2010/02/19

夢を食べる動物

「夢を食べる動物、それは人間ですよ(ニヤリ)」
「うまいこと言ってんじゃねぇ!」

 そんなこんなで西尾維新の『化物語』を読んでいたりします。物の怪は人の心の中に棲んでいるというはなしです。そして物の怪に憑かれたひとは、ひとに助けてもらうのではなく、自分で勝手に助かるのだと。

 人はその眼で他人を見ているのではなく、他人を通して自分を見ているのだと。今、CMで流れている歌じゃないけれど「ひとは鏡だから」。ひとは人との繋がりのなかで他人に自分の中に抱えている何かを投影して、その人に好意をよせたり嫌悪したりするのでしょう。

 こうして僕の書いている文章を読んでいるあなたも、本当に僕の書いている文章を読んでいるのではなく、いつかあなたが心の中でつぶやいた言葉を読んでいるだけかもしれません。
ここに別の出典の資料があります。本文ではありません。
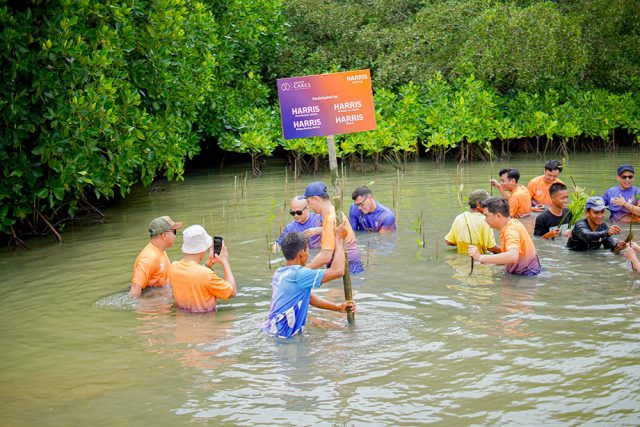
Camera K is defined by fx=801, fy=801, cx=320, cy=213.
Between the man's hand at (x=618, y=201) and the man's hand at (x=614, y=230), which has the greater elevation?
the man's hand at (x=618, y=201)

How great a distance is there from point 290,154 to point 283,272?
17313mm

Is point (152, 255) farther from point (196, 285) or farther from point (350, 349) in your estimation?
point (350, 349)

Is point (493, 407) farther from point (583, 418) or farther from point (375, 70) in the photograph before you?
point (375, 70)

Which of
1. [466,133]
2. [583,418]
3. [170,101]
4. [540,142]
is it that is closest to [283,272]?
[583,418]

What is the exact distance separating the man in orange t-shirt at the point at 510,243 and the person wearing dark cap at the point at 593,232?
1.36 meters

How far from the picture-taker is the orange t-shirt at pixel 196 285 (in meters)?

 ちなみにこのブログには新しい発見はありません。いつかあなたの見たものから言葉なり映像なりで繋がってきて、このページに飛んできてそれを見ているだけに過ぎません.そうした構成で成り立っています。

 そうそう、今日は読書感想文を書くのでした。でも、いわゆるオススメというかレビューは書けません。そういうものは他にもいくつもあるでしょうし、僕のレビューを読むより本を買って読んだ方が早いです。それに西尾維新の作品なら読んでも損はしませんよ。

 前にも書いたように僕にはこの世に未練があります。そうして昔見た夢を食べながらこの先の余生を送ることになるでしょう。このブログは僕の夢のカケラです。そしてこの本を読んで、こうした感想しかかけない僕は、本当の意味で西尾維新を読んでいないかもしれません。いろんな意味でこれは身につまされるはなしです。

 そしてこの文章でパソコンを閉じ、今夜も夢を食べながら生きていこうと思うのです。